■ Your assignment ■
Copy out, word for word, the passage of the article on Elizabeth Warren between "Sen. Elizabeth Warren (D-MA)" and "over the years.", inclusive.

■ Text segment ■

[Start of section]

Elizabeth Warren Wonders Why Voters Would Choose Candidate Who ‘Lies to Them’ After Falsely Claiming Native American Heritage

Democratic presidential candidate Sen. Elizabeth Warren, D-Mass., speaks Sunday, Jan. 19, 2020, in Des Moines, Iowa. (AP Photo/Andrew Harnik)
Andrew Harnik/AP Photo

Sen. Elizabeth Warren (D-MA) on Sunday openly wondered why the American people would support a presidential candidate who “lies to them,” failing to address the long list of falsities she has promoted over the years.

CBS News reporter Zak Hudak asked Warren if it is “disqualifying for a presidential candidate to lie to the American public about anything.”

“I would think that it — you know, how could the American people want someone who lies to them?” Warren asked. “I think that we just do our best out there every day, and I hope that’s what happens with everyone”:

On Sunday, the New York Times endorsed Warren, along with Sen. Amy Klobuchar (D-MN), praising the Massachusetts senator as a “gifted storyteller.” That much, as Warren has demonstrated throughout the years, is true. She has a documented history of fabricating her past and positions, particularly on the campaign trail.

Most famously, Warren falsely claimed Native American heritage for years, identifying as a Native American on her Texas Bar registration card and identifying as a minority at the University of Pennsylvania Law School and Harvard Law School. She also told a reporter in 2012 that she had “plenty of pictures” proving her claims of Native American ancestry but refused to show them. She only relented after a DNA test revealed that she, at best, had 1/64th Native lineage and, at worst, 1/1,024th. The results effectively ended her claims of Cherokee heritage, specifically.

“I shouldn’t have done it. I am not a person of color. I am not a citizen of a tribe,” Warren said during a New Hampshire town hall in December.

“And I have apologized for the confusion I have caused on tribal citizenship, tribal sovereignty, and for any harm I have caused,” she added:

That is not the only aspect of Warren’s life that she has purportedly misrepresented. She claimed in August that she was effectively fired from her job teaching special needs children at a public school job for being “visibly pregnant.”

“By the end of my first year in teaching, I was visibly pregnant. And the principal did what principals did in those days: Wished me luck and hired someone else for the job,” she claimed.

[End of section]

■ Entries supplied ■

[Start of section]

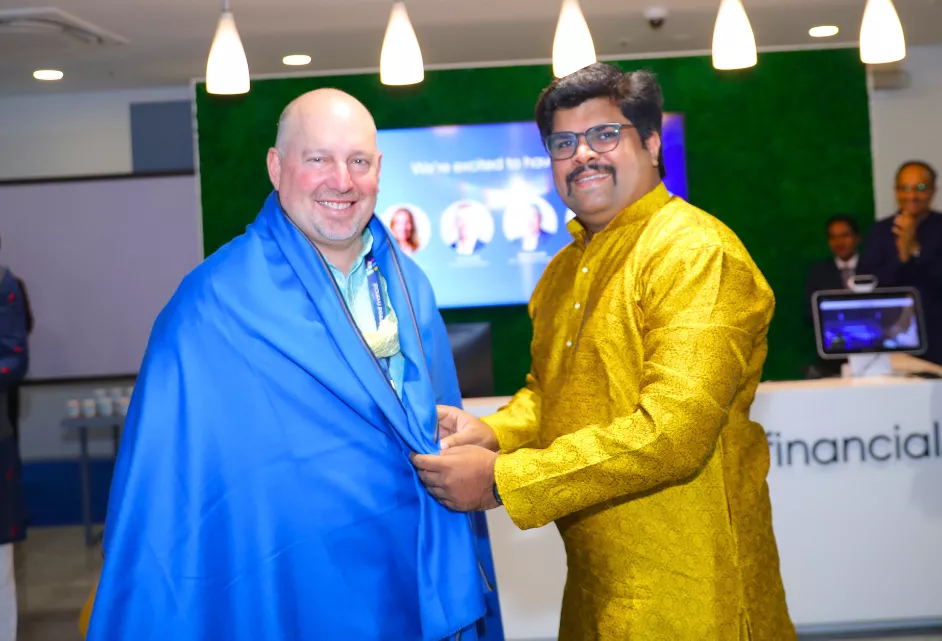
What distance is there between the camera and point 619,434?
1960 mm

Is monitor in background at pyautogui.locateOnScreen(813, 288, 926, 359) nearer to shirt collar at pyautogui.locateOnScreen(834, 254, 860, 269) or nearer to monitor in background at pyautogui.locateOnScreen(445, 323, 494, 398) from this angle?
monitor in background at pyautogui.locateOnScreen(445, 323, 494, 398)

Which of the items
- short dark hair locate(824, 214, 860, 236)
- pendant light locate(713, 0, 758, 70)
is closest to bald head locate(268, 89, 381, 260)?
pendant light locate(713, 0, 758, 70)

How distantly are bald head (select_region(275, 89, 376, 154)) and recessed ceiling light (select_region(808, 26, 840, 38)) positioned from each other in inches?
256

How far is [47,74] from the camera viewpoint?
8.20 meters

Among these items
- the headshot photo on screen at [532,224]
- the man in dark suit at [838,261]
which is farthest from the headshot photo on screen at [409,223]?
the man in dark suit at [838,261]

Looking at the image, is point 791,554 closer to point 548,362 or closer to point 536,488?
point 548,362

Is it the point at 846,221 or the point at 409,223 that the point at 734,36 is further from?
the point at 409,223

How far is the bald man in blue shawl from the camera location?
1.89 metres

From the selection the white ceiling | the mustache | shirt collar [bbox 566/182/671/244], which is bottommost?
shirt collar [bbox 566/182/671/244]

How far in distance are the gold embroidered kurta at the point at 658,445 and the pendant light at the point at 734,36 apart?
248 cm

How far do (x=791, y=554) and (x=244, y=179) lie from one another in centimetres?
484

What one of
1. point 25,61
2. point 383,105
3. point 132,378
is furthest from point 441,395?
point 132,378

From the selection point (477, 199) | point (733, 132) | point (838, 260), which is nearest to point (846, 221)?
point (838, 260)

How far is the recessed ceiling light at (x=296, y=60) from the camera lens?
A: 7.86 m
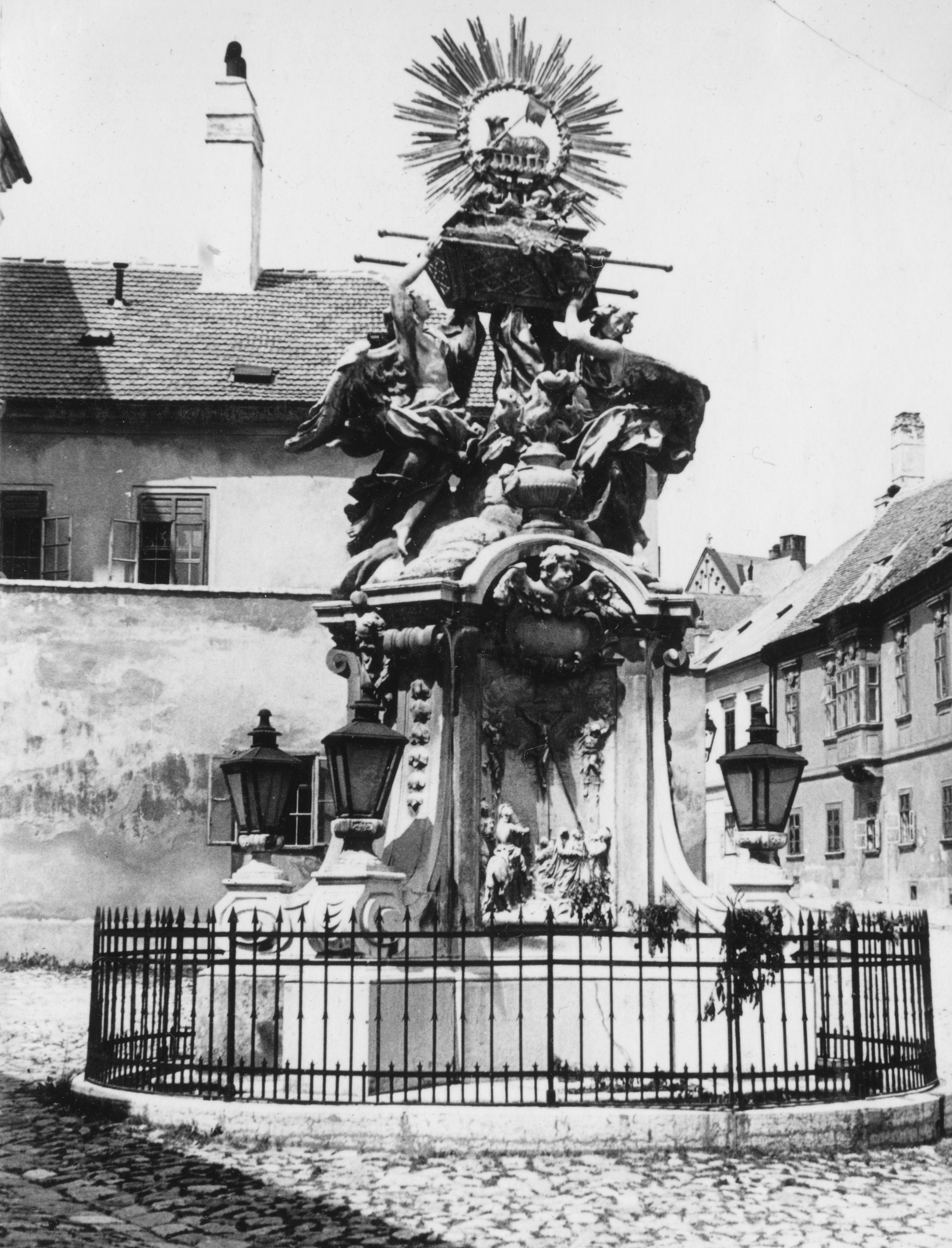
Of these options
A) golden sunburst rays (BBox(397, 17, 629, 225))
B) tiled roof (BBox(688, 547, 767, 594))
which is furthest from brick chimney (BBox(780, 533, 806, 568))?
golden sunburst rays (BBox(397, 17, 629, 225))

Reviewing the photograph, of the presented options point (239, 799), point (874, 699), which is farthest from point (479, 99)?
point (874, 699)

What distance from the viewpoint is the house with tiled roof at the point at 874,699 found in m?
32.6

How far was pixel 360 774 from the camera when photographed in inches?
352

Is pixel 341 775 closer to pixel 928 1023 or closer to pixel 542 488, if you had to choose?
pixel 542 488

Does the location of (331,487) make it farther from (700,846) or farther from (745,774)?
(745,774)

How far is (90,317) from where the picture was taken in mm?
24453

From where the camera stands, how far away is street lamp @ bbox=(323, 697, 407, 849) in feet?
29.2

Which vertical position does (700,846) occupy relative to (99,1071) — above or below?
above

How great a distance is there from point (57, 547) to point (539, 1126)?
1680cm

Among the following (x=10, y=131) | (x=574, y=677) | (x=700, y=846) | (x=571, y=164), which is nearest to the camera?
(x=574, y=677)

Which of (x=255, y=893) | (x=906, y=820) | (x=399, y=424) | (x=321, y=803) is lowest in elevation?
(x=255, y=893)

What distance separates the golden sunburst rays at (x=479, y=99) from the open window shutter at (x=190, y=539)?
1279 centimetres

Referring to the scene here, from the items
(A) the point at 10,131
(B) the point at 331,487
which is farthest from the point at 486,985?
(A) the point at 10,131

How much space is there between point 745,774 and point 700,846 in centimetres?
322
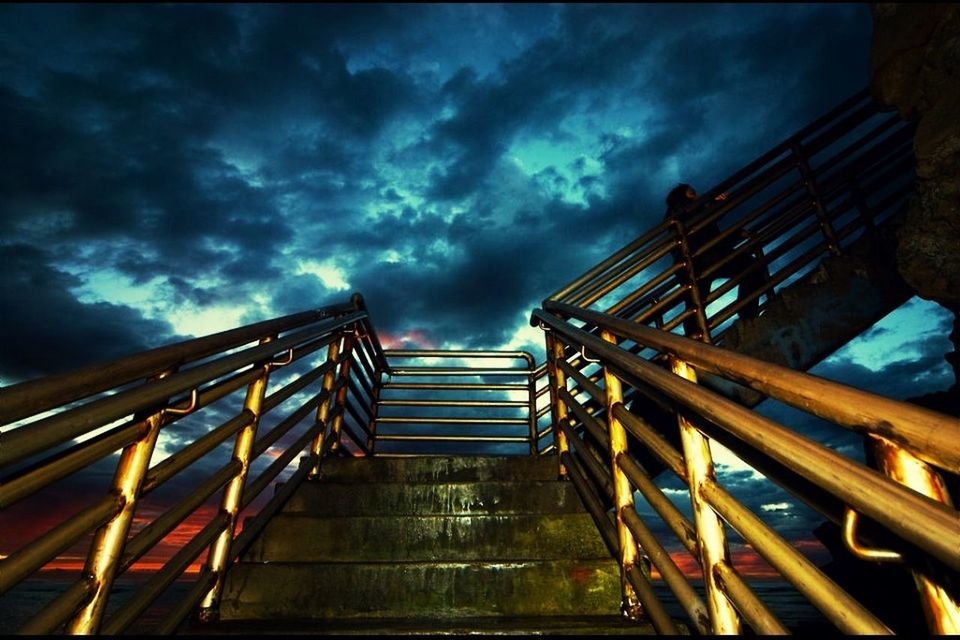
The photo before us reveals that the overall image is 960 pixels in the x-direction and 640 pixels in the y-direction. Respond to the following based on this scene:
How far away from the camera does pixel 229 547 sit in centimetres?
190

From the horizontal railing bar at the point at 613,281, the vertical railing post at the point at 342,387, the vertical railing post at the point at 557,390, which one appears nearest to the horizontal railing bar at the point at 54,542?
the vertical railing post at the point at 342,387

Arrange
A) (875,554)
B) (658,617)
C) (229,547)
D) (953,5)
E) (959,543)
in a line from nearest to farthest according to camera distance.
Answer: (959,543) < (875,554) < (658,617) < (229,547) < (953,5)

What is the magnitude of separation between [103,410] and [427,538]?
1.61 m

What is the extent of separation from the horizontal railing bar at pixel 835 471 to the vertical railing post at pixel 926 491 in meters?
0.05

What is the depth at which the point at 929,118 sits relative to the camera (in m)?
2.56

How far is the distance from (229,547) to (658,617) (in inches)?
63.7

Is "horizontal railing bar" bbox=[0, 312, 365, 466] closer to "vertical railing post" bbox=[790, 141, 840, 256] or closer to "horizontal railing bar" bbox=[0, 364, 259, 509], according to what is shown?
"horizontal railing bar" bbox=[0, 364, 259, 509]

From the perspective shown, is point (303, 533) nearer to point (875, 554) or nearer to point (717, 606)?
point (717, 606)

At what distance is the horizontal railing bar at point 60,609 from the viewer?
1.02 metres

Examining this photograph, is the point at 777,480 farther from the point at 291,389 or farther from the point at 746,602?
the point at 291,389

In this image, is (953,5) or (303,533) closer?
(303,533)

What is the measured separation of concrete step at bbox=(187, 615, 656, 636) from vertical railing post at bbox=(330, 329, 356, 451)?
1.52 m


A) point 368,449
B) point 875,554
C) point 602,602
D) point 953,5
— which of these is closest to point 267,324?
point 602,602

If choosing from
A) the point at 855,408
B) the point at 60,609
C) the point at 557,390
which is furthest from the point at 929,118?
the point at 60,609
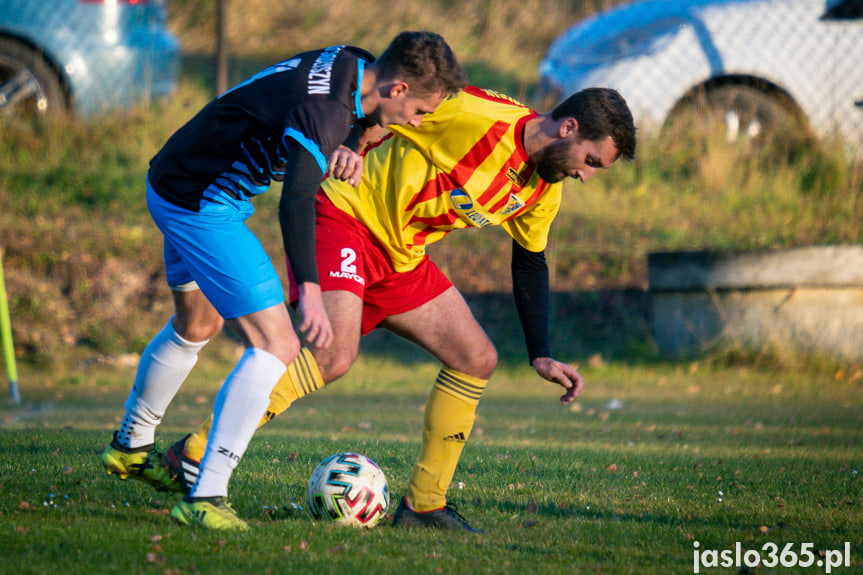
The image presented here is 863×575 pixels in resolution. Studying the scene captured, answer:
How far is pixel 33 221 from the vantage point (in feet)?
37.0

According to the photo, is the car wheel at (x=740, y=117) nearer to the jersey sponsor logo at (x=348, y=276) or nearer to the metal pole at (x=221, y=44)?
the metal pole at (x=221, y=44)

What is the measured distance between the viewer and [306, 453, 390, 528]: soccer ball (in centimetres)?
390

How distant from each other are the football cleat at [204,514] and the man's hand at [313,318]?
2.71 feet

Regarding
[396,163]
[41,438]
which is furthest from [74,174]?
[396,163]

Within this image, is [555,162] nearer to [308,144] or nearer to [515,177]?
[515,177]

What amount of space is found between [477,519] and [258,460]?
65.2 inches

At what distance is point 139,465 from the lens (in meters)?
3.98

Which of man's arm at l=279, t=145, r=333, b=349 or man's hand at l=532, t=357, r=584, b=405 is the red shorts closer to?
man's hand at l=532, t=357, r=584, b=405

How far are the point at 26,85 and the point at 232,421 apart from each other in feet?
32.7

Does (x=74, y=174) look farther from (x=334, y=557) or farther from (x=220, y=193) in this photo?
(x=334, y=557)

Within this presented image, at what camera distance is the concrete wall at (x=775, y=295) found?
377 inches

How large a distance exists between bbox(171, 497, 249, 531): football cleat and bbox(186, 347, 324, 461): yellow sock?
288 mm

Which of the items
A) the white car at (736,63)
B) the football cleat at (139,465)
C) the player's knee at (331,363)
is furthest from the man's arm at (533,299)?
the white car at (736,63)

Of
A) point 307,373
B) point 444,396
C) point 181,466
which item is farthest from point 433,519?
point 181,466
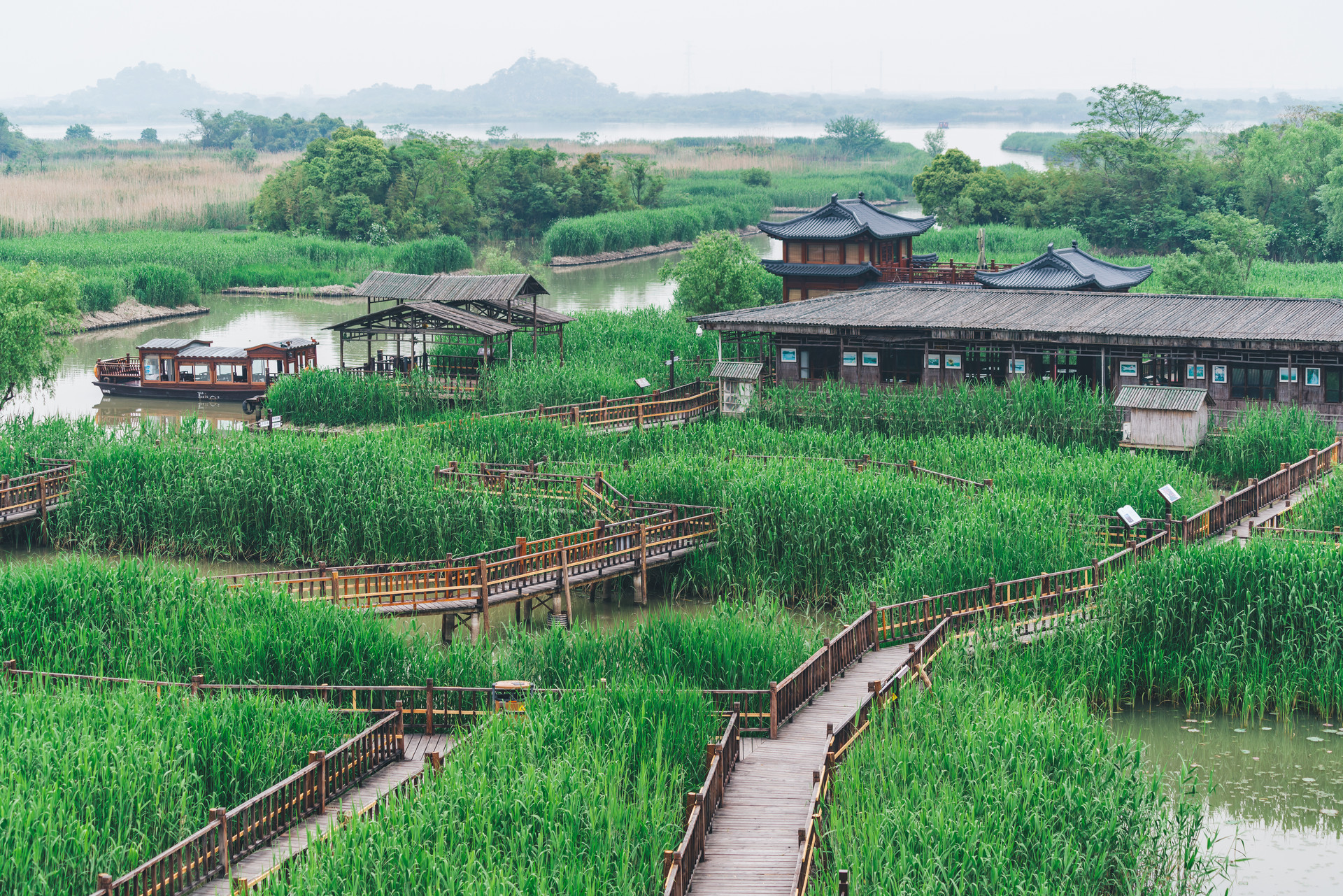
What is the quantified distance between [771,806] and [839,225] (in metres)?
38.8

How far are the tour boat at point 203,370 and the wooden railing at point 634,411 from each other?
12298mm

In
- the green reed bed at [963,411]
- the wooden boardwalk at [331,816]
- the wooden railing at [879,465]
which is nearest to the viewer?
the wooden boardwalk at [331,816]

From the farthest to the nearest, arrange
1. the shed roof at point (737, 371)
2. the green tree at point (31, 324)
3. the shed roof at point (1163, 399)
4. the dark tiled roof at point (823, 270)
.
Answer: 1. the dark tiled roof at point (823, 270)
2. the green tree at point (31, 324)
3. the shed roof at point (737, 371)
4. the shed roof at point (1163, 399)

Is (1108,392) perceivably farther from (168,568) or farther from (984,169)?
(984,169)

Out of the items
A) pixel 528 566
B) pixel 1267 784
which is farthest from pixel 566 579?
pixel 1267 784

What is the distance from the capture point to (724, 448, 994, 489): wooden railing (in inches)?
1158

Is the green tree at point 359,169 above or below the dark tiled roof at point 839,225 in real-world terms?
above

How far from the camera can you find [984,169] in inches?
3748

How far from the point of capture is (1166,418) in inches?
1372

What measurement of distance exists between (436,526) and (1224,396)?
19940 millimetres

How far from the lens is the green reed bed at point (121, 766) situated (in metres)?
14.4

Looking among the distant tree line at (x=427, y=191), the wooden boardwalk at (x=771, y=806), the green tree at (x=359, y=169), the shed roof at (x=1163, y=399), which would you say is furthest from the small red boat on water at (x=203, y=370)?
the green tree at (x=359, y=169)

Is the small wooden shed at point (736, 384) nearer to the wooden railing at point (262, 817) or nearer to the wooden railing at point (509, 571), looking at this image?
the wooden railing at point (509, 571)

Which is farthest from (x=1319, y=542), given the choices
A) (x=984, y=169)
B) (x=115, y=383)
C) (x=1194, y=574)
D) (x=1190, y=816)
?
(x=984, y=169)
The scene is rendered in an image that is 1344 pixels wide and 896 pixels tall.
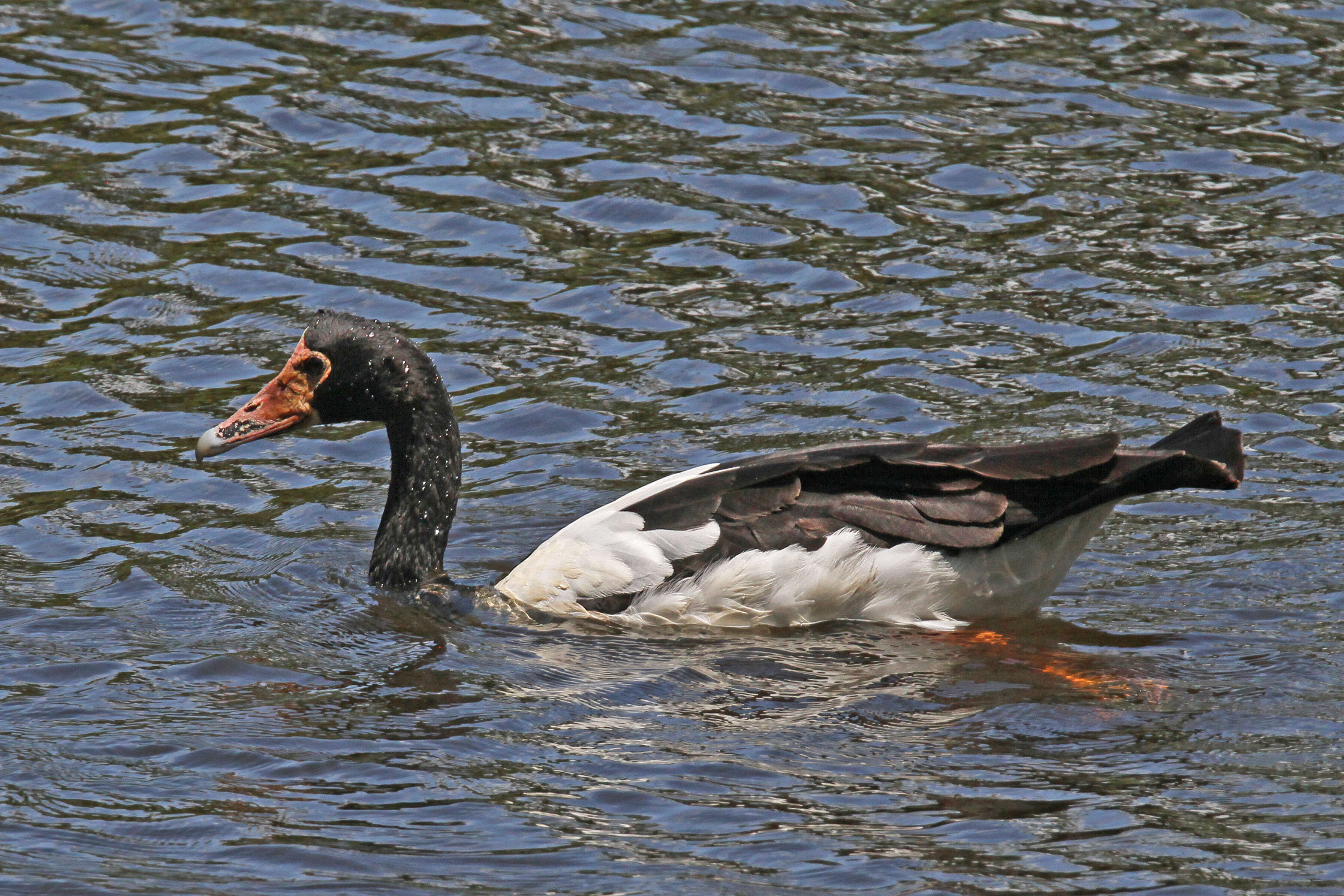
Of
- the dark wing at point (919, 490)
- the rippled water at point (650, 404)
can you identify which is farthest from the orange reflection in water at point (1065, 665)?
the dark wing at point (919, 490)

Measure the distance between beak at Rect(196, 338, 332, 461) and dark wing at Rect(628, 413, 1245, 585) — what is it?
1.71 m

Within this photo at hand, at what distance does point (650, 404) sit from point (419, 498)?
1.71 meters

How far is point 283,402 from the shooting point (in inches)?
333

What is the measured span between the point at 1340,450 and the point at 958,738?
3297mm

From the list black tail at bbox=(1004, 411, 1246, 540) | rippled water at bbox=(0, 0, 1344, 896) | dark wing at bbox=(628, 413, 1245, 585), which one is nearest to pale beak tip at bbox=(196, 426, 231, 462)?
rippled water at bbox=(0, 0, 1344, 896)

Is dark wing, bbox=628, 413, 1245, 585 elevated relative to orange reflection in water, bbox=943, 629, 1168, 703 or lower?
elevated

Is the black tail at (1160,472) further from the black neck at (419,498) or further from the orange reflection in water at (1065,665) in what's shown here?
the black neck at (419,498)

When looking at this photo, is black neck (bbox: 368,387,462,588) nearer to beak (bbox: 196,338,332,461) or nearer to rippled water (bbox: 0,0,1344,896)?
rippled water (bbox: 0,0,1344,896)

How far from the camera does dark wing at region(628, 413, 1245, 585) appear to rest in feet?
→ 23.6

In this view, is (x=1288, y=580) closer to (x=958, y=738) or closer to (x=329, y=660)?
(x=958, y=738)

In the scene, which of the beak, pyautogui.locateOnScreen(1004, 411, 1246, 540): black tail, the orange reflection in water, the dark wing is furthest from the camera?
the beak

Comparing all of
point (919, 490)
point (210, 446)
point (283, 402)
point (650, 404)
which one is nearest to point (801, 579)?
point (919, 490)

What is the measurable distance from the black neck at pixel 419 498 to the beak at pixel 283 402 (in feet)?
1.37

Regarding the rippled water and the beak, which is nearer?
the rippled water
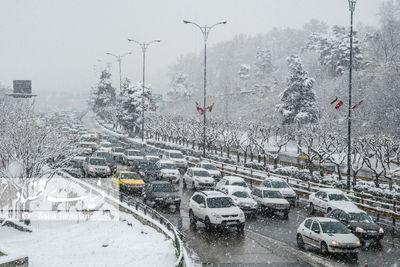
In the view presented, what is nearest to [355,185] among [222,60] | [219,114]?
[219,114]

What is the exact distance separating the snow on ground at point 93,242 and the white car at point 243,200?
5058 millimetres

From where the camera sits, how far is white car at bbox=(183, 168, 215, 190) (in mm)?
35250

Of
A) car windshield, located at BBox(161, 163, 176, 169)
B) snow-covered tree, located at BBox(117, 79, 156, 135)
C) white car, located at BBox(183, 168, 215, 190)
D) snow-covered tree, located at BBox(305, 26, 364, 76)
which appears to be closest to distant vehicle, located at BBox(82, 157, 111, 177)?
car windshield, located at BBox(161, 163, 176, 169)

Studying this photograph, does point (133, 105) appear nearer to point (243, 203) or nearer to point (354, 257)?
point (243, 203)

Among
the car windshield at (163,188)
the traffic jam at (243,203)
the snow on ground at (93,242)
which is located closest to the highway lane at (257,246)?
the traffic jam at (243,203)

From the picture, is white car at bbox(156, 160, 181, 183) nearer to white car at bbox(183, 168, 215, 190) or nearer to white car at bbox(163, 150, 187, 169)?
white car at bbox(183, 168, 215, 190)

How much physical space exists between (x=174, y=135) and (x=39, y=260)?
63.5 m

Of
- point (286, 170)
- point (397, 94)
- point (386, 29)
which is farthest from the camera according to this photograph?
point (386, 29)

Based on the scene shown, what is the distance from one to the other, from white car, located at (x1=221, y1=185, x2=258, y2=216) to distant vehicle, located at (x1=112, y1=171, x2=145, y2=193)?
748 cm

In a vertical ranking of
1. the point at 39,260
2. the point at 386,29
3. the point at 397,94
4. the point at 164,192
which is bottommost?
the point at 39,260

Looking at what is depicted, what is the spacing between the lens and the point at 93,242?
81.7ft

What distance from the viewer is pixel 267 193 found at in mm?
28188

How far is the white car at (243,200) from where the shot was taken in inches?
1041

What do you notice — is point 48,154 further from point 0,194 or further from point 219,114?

[End of section]

■ Your solution ■
Sen. Elizabeth Warren (D-MA) on Sunday openly wondered why the American people would support a presidential candidate who “lies to them,” failing to address the long list of falsities she has promoted over the years.